> WHAT TO DO:
Would you please reproduce all the entries word for word, minus the pictures?

> DATASET ENTRIES:

————

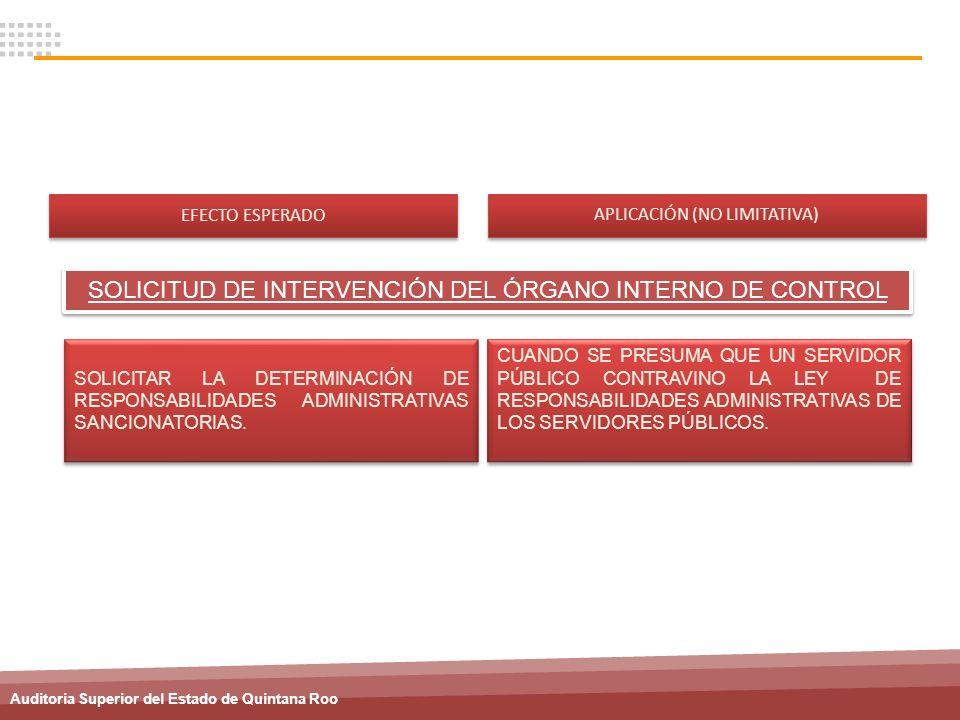 Auditoria Superior del Estado de Quintana Roo EFECTO ESPERADO APLICACIÓN (NO LIMITATIVA) SOLICITUD DE INTERVENCIÓN DEL ÓRGANO INTERNO DE CONTROL SOLIC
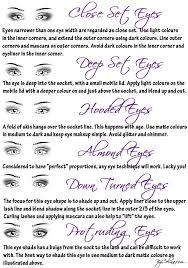 eye shape gurl musely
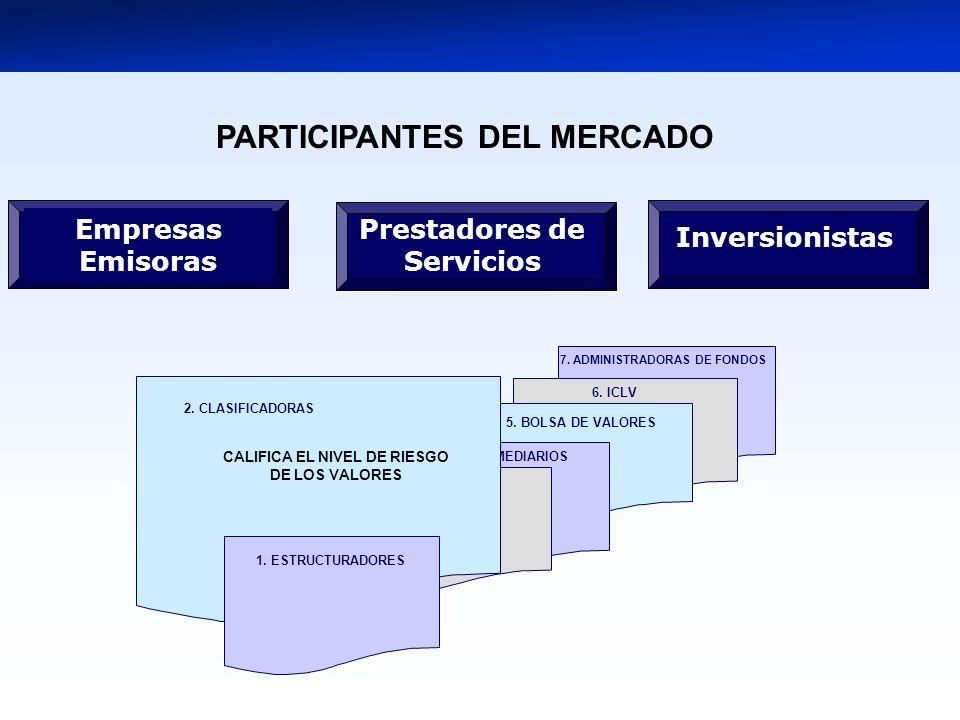 7. ADMINISTRADORAS DE FONDOS 5. BOLSA DE VALORES 4. INTERMEDIARIOS 3. TITULIZADORAS 1. ESTRUCTURADORES 2. CLASIFICADORAS CALIFICA EL NIVEL DE RIESGO D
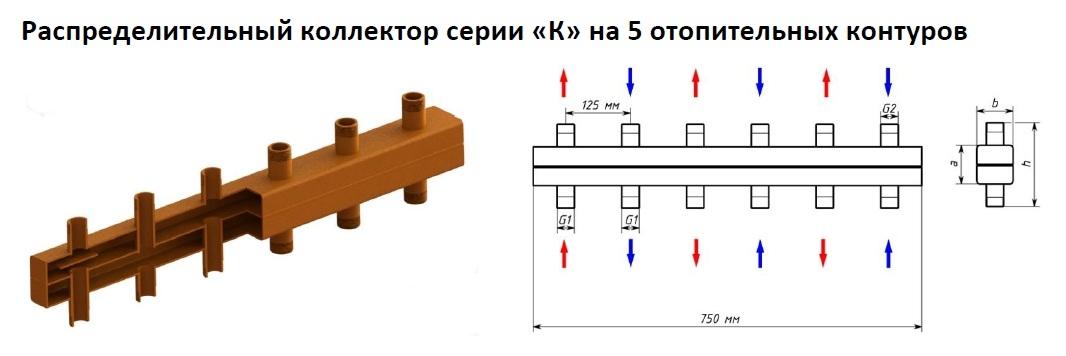Распределительный коллектор ОКС-К-6-5-НР 0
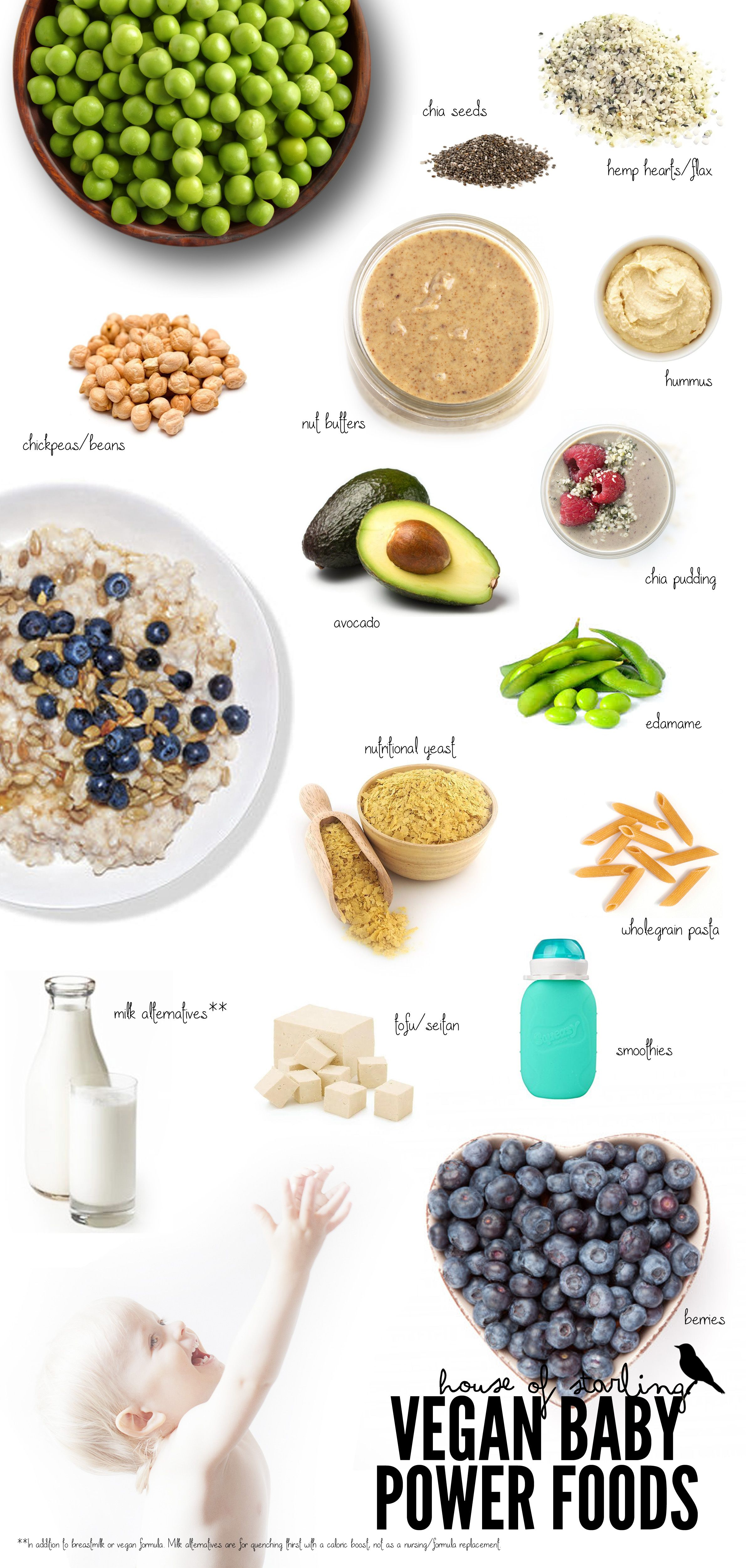 whole food plant based diet for babies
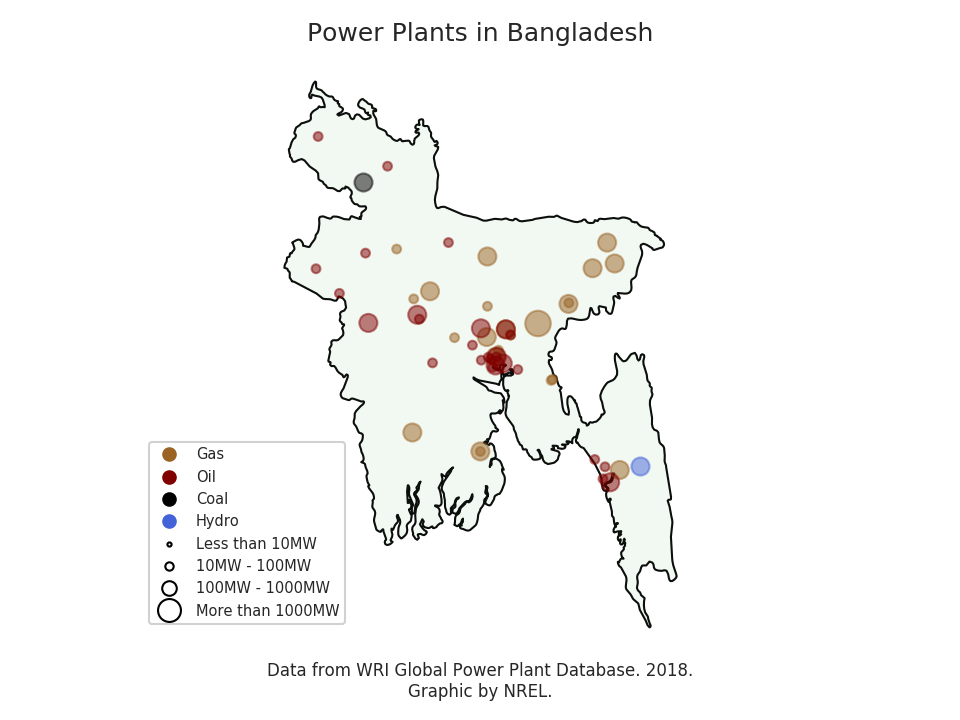Bangladesh — Greening the Grid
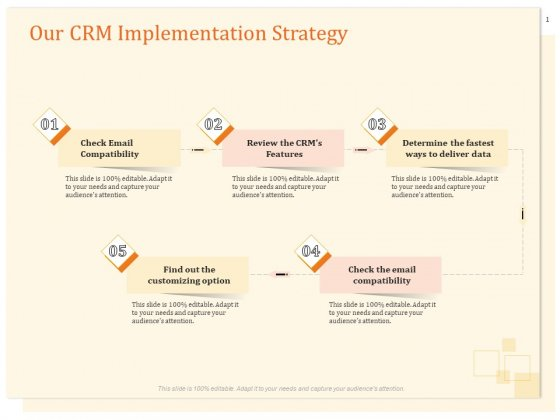 CRM Consulting Our CRM Implementation Strategy Ppt Summary Good PDF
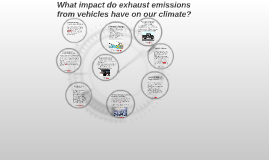 Copy of Impacts of exhaust emissions on our climate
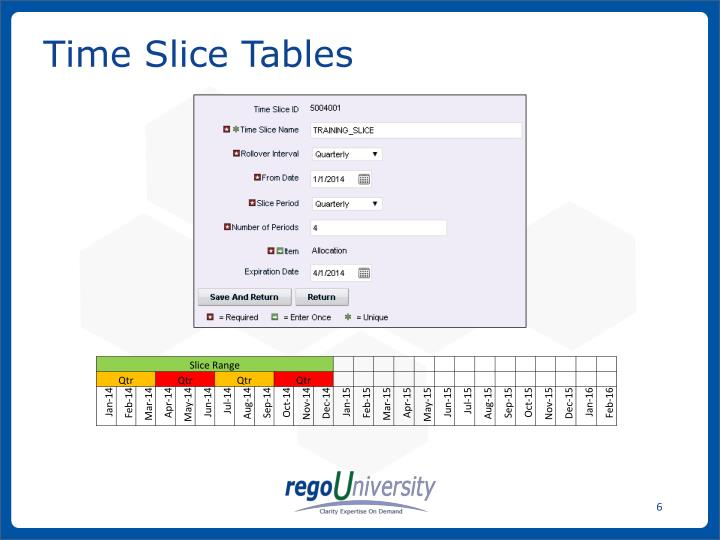 Time Slice Tables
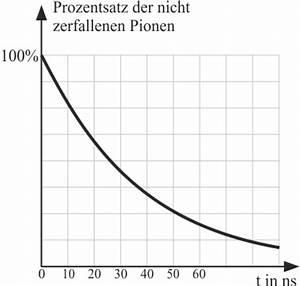 Umlaufdauer Berechnen : themenbereiche versuche leifi physik ~ Themetempest.com Abrechnung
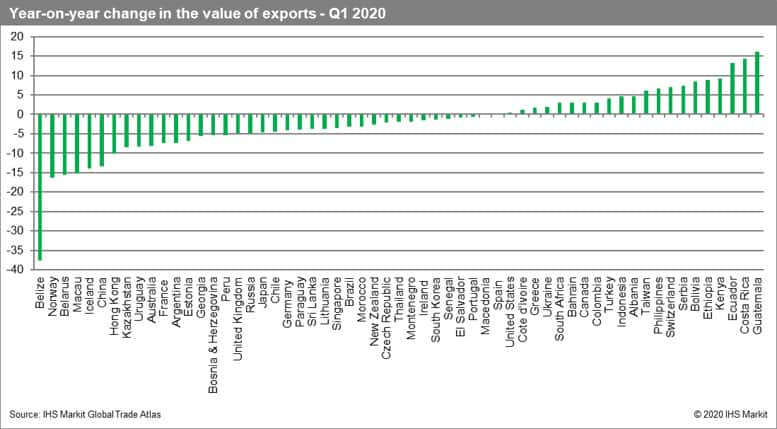 Year-on-year change in the value of exports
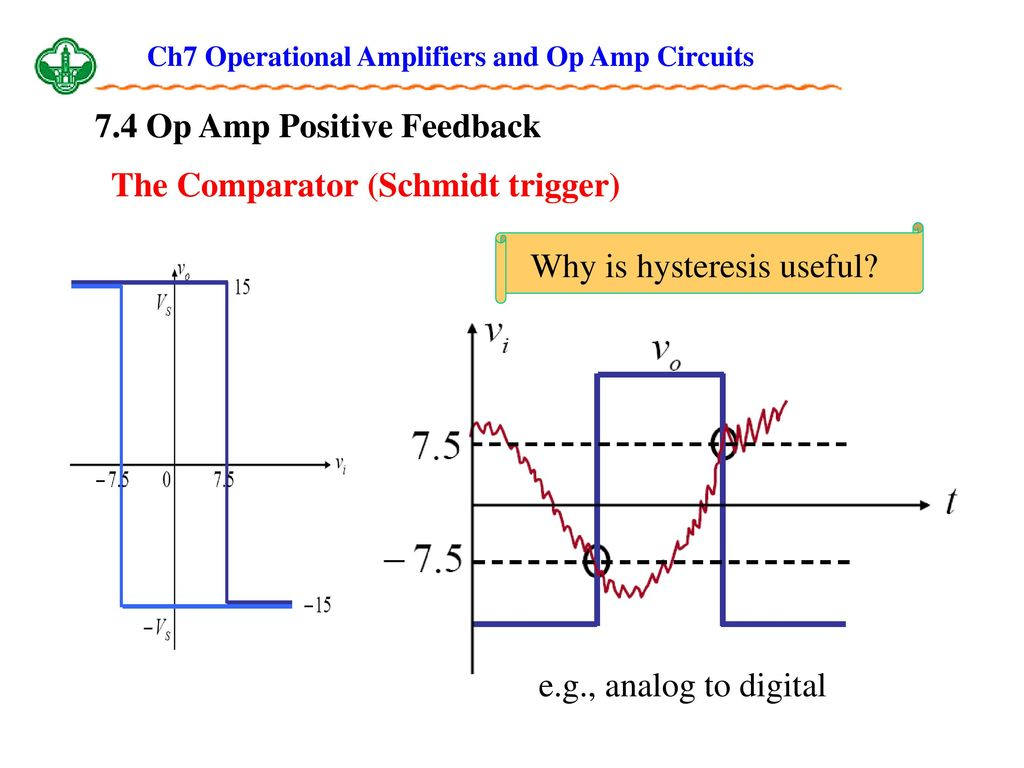 Ch7 Operational Amplifiers And Op Amp Circuits Ppt Download As Comparator Circuit 741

————

> SOLUTION BELOW:
 Auditoria Superior del Estado de Quintana Roo EFECTO ESPERADO APLICACIÓN (NO LIMITATIVA) SOLICITUD DE INTERVENCIÓN DEL ÓRGANO INTERNO DE CONTROL SOLIC
 eye shape gurl musely
 7. ADMINISTRADORAS DE FONDOS 5. BOLSA DE VALORES 4. INTERMEDIARIOS 3. TITULIZADORAS 1. ESTRUCTURADORES 2. CLASIFICADORAS CALIFICA EL NIVEL DE RIESGO D
Распределительный коллектор ОКС-К-6-5-НР 0
 whole food plant based diet for babies
Bangladesh — Greening the Grid
 CRM Consulting Our CRM Implementation Strategy Ppt Summary Good PDF
 Copy of Impacts of exhaust emissions on our climate
 Time Slice Tables
 Umlaufdauer Berechnen : themenbereiche versuche leifi physik ~ Themetempest.com Abrechnung
 Year-on-year change in the value of exports
 Ch7 Operational Amplifiers And Op Amp Circuits Ppt Download As Comparator Circuit 741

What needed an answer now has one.